Directions:
Lines from the top of the entries down to the line with "genus: Connochaetes" must be set down exactly as they stand, with both ends retained.

Data entries
###

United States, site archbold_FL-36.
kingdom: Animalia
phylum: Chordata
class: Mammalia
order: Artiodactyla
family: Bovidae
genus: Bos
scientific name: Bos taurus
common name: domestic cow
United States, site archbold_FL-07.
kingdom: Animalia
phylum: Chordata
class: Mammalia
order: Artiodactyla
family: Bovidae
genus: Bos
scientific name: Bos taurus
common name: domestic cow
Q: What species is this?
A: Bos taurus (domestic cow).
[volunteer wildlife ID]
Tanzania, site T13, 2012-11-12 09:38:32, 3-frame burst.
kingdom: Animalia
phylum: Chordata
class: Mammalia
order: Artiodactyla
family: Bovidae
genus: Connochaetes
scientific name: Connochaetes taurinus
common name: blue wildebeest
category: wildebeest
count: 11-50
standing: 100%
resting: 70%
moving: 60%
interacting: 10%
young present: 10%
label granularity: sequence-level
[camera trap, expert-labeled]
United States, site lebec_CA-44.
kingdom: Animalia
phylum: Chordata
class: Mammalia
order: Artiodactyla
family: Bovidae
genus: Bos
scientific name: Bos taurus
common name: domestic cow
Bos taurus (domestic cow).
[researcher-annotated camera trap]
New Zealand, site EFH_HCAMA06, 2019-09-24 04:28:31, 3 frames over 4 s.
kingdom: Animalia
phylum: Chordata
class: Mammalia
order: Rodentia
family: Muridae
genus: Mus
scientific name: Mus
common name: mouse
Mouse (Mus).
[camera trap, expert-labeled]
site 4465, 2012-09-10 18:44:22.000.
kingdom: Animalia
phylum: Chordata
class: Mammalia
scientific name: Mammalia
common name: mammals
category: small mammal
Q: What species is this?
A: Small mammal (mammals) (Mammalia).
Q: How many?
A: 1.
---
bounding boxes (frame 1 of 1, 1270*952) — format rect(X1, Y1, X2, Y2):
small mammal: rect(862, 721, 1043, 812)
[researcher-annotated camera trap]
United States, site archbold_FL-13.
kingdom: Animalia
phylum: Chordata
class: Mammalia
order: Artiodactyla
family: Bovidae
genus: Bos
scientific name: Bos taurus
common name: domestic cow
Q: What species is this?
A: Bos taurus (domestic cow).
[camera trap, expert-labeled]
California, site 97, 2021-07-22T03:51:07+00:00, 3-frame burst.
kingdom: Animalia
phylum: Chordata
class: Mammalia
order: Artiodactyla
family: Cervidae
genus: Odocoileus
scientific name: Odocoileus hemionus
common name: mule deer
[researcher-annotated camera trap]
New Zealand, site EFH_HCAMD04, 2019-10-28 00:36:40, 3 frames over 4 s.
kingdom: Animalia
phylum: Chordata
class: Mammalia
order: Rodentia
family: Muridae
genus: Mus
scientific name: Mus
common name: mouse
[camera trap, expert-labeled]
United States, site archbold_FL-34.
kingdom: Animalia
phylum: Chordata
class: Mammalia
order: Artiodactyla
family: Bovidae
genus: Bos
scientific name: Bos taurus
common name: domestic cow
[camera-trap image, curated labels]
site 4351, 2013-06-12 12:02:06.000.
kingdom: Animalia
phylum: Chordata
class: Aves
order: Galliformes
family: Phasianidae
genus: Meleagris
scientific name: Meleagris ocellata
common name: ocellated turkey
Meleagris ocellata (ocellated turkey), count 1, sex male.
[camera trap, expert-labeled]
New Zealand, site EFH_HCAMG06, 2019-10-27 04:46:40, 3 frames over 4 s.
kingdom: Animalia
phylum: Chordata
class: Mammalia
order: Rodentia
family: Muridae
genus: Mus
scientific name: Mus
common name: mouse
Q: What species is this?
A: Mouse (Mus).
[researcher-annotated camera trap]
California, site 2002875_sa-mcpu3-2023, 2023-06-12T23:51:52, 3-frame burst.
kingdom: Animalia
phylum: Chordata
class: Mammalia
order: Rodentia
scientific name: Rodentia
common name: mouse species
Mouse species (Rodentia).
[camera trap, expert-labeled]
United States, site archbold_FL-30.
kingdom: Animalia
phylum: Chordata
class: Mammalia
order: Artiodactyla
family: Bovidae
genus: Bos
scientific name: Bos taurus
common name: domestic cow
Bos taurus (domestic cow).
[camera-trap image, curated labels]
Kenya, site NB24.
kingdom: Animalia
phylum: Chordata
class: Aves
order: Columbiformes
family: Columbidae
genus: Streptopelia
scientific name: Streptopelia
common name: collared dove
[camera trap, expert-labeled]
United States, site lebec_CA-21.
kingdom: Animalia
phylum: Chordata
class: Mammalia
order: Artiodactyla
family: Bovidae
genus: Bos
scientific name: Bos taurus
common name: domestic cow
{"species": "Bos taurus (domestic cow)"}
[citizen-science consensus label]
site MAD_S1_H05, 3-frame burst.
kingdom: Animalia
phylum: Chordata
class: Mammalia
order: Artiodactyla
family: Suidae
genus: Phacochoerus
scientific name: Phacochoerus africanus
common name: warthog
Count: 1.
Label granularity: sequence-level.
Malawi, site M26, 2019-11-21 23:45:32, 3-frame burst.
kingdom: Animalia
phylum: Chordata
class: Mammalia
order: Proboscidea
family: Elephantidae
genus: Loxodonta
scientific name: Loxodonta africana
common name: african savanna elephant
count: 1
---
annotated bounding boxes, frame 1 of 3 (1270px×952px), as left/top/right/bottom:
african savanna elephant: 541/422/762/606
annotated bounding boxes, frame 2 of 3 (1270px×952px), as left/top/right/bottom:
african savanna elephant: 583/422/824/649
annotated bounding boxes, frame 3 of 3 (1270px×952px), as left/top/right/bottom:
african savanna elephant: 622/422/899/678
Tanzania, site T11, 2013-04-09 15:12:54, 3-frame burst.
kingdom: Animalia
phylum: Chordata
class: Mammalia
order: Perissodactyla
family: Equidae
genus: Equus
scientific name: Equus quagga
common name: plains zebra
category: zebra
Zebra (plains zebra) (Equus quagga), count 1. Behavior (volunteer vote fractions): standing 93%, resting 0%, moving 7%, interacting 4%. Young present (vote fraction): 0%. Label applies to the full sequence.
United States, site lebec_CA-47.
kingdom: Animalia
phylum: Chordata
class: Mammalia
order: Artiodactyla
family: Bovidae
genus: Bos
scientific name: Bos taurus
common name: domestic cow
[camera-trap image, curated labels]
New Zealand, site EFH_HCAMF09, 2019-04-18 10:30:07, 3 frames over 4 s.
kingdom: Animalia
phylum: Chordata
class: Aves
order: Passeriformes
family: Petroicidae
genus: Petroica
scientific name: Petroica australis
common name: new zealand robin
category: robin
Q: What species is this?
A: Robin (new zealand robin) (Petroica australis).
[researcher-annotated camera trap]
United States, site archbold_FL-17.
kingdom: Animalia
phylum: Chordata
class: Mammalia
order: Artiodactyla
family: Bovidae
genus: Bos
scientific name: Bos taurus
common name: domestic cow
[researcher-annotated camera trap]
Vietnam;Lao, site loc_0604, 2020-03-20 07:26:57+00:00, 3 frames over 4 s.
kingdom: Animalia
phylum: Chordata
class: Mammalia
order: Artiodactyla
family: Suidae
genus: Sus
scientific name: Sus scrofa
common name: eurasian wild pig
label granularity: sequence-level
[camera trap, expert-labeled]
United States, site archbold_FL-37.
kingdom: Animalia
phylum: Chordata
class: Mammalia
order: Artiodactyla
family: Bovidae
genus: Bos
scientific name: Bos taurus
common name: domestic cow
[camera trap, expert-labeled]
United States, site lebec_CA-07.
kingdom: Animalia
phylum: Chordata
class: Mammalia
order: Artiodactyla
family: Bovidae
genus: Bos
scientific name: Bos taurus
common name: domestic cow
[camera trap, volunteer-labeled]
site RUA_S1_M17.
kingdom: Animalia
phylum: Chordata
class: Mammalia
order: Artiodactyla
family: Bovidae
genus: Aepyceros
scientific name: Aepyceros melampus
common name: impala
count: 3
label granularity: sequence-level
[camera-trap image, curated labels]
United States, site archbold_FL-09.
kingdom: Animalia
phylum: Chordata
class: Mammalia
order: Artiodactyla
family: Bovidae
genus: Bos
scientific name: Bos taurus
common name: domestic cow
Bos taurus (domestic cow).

###

Exercise solution:
United States, site archbold_FL-36.
kingdom: Animalia
phylum: Chordata
class: Mammalia
order: Artiodactyla
family: Bovidae
genus: Bos
scientific name: Bos taurus
common name: domestic cow
United States, site archbold_FL-07.
kingdom: Animalia
phylum: Chordata
class: Mammalia
order: Artiodactyla
family: Bovidae
genus: Bos
scientific name: Bos taurus
common name: domestic cow
Q: What species is this?
A: Bos taurus (domestic cow).
[volunteer wildlife ID]
Tanzania, site T13, 2012-11-12 09:38:32, 3-frame burst.
kingdom: Animalia
phylum: Chordata
class: Mammalia
order: Artiodactyla
family: Bovidae
genus: Connochaetes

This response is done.